■ EXERCISE AIM
In the entries below, change every "camera" to "observer" and reproduce the text otherwise unchanged, leaving out the pictures.

:: DATA FOR THIS EXERCISE ::

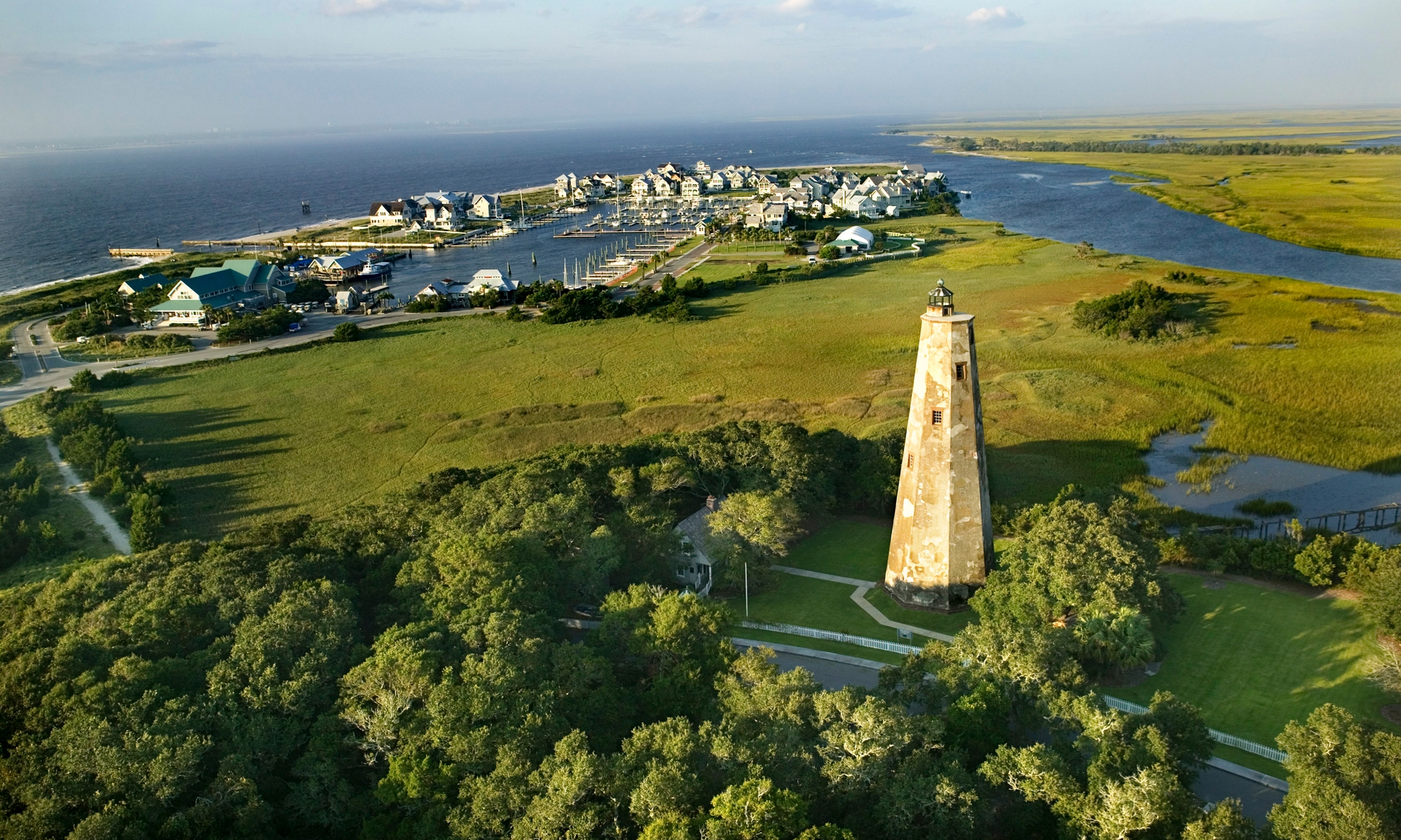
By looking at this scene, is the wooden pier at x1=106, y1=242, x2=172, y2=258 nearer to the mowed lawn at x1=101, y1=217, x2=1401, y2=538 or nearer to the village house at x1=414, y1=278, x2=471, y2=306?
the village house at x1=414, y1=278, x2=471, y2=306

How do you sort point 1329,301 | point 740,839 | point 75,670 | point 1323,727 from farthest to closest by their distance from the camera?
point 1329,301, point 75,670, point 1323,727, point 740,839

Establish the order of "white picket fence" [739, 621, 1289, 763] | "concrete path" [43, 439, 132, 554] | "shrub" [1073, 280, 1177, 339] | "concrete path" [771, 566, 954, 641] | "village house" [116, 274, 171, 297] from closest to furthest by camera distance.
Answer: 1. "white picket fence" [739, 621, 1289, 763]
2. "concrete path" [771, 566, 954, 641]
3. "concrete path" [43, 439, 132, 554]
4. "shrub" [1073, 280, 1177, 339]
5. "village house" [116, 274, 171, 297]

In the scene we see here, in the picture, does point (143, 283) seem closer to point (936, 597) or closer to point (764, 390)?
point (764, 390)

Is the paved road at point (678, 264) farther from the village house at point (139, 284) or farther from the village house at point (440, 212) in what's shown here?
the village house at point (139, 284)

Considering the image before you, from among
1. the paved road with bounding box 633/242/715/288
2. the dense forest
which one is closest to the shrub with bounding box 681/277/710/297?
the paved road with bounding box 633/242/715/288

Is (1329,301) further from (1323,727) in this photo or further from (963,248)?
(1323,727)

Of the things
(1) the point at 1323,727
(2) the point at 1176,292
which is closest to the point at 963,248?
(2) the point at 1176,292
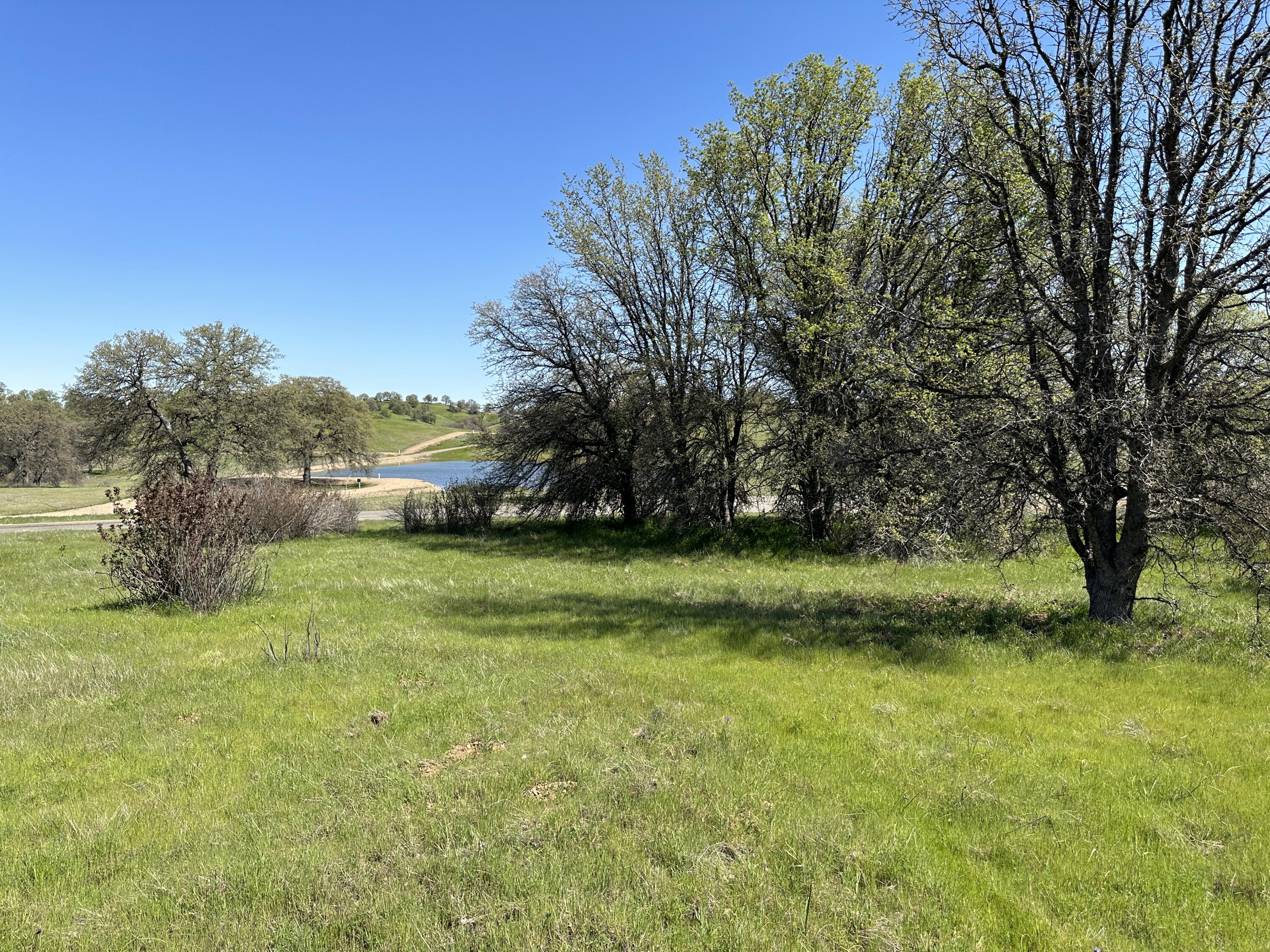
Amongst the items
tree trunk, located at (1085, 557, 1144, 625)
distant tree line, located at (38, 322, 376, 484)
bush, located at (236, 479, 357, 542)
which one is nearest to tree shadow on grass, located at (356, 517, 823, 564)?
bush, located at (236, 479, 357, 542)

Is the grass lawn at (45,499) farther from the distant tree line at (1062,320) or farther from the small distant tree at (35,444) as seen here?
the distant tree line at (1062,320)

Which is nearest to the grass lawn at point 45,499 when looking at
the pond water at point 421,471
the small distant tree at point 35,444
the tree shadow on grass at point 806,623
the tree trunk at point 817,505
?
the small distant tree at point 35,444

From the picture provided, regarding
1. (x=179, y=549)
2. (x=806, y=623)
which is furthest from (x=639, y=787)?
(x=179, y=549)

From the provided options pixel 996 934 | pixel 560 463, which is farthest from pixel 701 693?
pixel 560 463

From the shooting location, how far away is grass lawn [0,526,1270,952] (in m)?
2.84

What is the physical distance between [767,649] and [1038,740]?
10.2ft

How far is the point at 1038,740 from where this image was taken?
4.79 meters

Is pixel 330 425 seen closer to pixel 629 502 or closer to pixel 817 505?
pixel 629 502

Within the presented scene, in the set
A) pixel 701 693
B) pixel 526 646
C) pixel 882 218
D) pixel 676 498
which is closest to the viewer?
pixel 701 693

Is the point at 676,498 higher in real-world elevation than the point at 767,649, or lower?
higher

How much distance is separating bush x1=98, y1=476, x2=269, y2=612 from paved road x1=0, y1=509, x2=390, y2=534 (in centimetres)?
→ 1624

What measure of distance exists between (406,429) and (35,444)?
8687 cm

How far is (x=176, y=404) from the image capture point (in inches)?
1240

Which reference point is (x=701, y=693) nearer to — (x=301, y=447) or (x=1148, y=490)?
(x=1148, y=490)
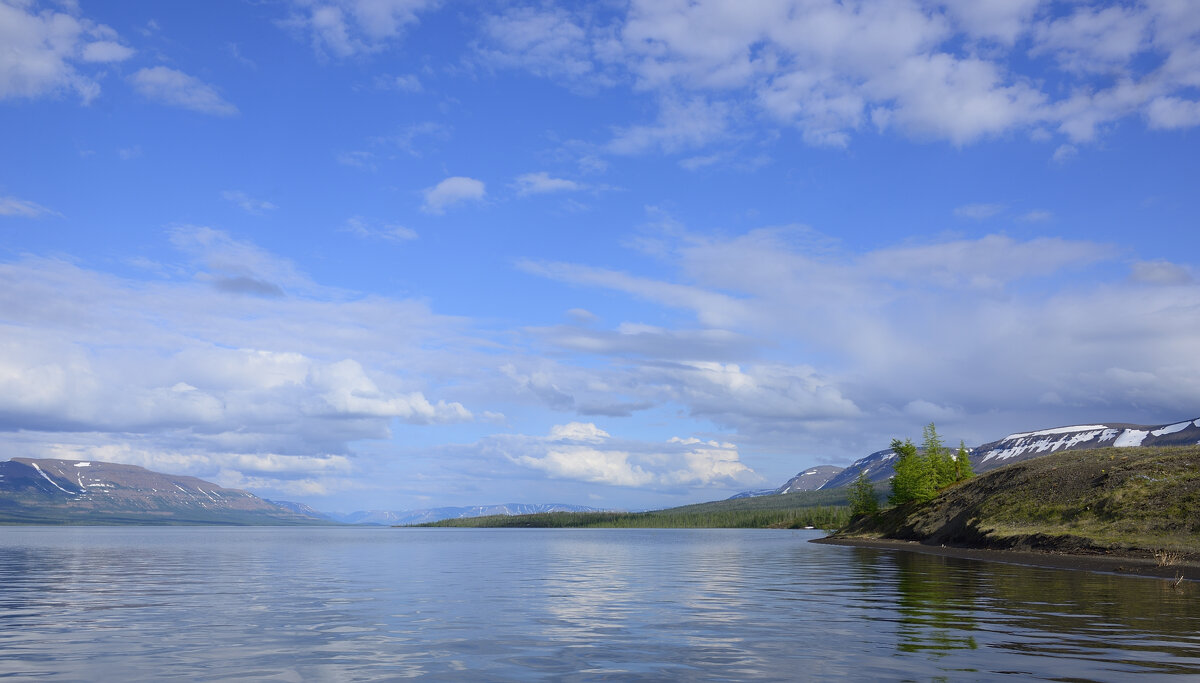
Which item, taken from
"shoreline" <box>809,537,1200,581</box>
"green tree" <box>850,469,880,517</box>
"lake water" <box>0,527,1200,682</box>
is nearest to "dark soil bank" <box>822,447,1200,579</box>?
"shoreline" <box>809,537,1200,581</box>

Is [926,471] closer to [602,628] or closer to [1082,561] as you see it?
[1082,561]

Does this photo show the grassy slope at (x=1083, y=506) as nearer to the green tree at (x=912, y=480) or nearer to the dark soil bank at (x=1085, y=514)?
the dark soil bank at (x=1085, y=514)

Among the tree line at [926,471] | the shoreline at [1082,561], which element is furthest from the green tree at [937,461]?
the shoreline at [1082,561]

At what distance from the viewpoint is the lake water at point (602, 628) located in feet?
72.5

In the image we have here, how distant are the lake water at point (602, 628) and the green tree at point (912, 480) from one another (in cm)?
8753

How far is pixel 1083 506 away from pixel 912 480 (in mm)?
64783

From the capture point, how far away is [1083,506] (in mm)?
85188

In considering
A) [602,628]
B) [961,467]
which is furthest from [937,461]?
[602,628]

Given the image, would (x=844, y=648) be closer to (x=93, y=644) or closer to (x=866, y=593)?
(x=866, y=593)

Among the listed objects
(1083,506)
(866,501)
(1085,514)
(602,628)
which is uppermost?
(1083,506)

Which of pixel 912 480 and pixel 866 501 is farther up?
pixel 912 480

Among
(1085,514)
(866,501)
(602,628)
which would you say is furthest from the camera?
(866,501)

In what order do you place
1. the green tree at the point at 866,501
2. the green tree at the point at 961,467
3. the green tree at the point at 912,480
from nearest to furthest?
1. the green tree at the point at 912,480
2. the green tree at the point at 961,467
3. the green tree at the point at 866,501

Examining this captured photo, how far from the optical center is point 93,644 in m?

:::

■ SOLUTION
By looking at this scene, is the wooden pier at x1=106, y1=242, x2=172, y2=258 nearer to the mowed lawn at x1=101, y1=217, x2=1401, y2=538 or nearer to the village house at x1=414, y1=278, x2=471, y2=306?
the village house at x1=414, y1=278, x2=471, y2=306

How do you sort point 1329,301 | point 740,839 | point 75,670 | point 1323,727 from farthest to closest by their distance from the observer?
point 1329,301, point 75,670, point 1323,727, point 740,839

Establish the order of "white picket fence" [739, 621, 1289, 763] | "concrete path" [43, 439, 132, 554] | "shrub" [1073, 280, 1177, 339] | "concrete path" [771, 566, 954, 641] | "village house" [116, 274, 171, 297] from closest to furthest by observer distance.
Answer: 1. "white picket fence" [739, 621, 1289, 763]
2. "concrete path" [771, 566, 954, 641]
3. "concrete path" [43, 439, 132, 554]
4. "shrub" [1073, 280, 1177, 339]
5. "village house" [116, 274, 171, 297]

In the scene we see here, in the picture, does point (143, 283) seem closer to point (936, 597) or closer to point (764, 390)?
point (764, 390)

Is the paved road at point (678, 264) farther from the village house at point (139, 284) or farther from the village house at point (440, 212) in what's shown here?
the village house at point (139, 284)

Considering the image before you, from among
1. the paved road with bounding box 633/242/715/288
2. the dense forest
which one is closest to the shrub with bounding box 681/277/710/297?
the paved road with bounding box 633/242/715/288

Is (1329,301) further from (1323,727) in this photo or further from (963,248)?
(1323,727)

Of the things
(1) the point at 1323,727
(2) the point at 1176,292
which is closest to the point at 963,248?
(2) the point at 1176,292
Amongst the items
tree trunk, located at (1085, 557, 1144, 625)
distant tree line, located at (38, 322, 376, 484)
bush, located at (236, 479, 357, 542)
which one is nearest to tree shadow on grass, located at (356, 517, 823, 564)?
bush, located at (236, 479, 357, 542)

Is the grass lawn at (45,499) farther from the distant tree line at (1062,320) or farther from the small distant tree at (35,444) as seen here?
the distant tree line at (1062,320)

Which is nearest to the grass lawn at point 45,499 when looking at
the pond water at point 421,471
the small distant tree at point 35,444
the tree shadow on grass at point 806,623
the tree trunk at point 817,505
?
the small distant tree at point 35,444

From the picture provided, regarding
1. (x=179, y=549)
2. (x=806, y=623)
which is furthest from (x=639, y=787)?
(x=179, y=549)

From the provided options pixel 996 934 | pixel 560 463, which is farthest from pixel 701 693?
pixel 560 463

From the shooting location, how far away is grass lawn [0,526,1270,952] (in m)?
2.84

What is the physical distance between [767,649] and [1038,740]?
10.2ft

How far is the point at 1038,740 from where this image was taken?
4.79 meters

Is pixel 330 425 seen closer to pixel 629 502 or closer to pixel 817 505?
pixel 629 502

Within the presented scene, in the set
A) pixel 701 693
B) pixel 526 646
C) pixel 882 218
D) pixel 676 498
which is closest to the viewer?
pixel 701 693

Is the point at 676,498 higher in real-world elevation than the point at 767,649, or lower?
higher

How much distance is separating bush x1=98, y1=476, x2=269, y2=612 from paved road x1=0, y1=509, x2=390, y2=534 (in centimetres)?
→ 1624

What measure of distance exists between (406,429) and (35,444)?
8687 cm

How far is (x=176, y=404) from the image capture point (in inches)?
1240

Which reference point is (x=701, y=693) nearer to — (x=301, y=447) or (x=1148, y=490)?
(x=1148, y=490)
Which item, taken from
"shoreline" <box>809,537,1200,581</box>
"green tree" <box>850,469,880,517</box>
"lake water" <box>0,527,1200,682</box>
is nearest to "dark soil bank" <box>822,447,1200,579</box>?
"shoreline" <box>809,537,1200,581</box>

Is [926,471] closer to [602,628] or closer to [1082,561] as you see it?
[1082,561]

Does this photo show the grassy slope at (x=1083, y=506) as nearer to the green tree at (x=912, y=480) or nearer to the dark soil bank at (x=1085, y=514)?
the dark soil bank at (x=1085, y=514)

Among the tree line at [926,471] | the shoreline at [1082,561], which element is furthest from the green tree at [937,461]?
the shoreline at [1082,561]

At what distance from the viewpoint is the lake water at point (602, 628) located in feet?
72.5

In the image we have here, how distant are the lake water at point (602, 628) and the green tree at point (912, 480) from one another (in cm)?
8753

How far is pixel 1083 506 away from pixel 912 480 (in mm)?
64783

From the capture point, how far away is [1083,506] (in mm)?
85188

In considering
A) [602,628]
B) [961,467]
which is furthest from [937,461]?
[602,628]

Given the image, would (x=844, y=648) be closer to (x=93, y=644) or closer to (x=866, y=593)?
(x=866, y=593)

Among the listed objects
(1083,506)
(866,501)
(1085,514)
(602,628)
which is uppermost?
(1083,506)

Which of pixel 912 480 and pixel 866 501 is farther up?
pixel 912 480

Among
(1085,514)
(866,501)
(602,628)
which would you say is furthest from the observer?
(866,501)

In what order do you place
1. the green tree at the point at 866,501
2. the green tree at the point at 961,467
3. the green tree at the point at 912,480
from nearest to furthest?
1. the green tree at the point at 912,480
2. the green tree at the point at 961,467
3. the green tree at the point at 866,501

Examining this captured photo, how far from the optical center is point 93,644 in m?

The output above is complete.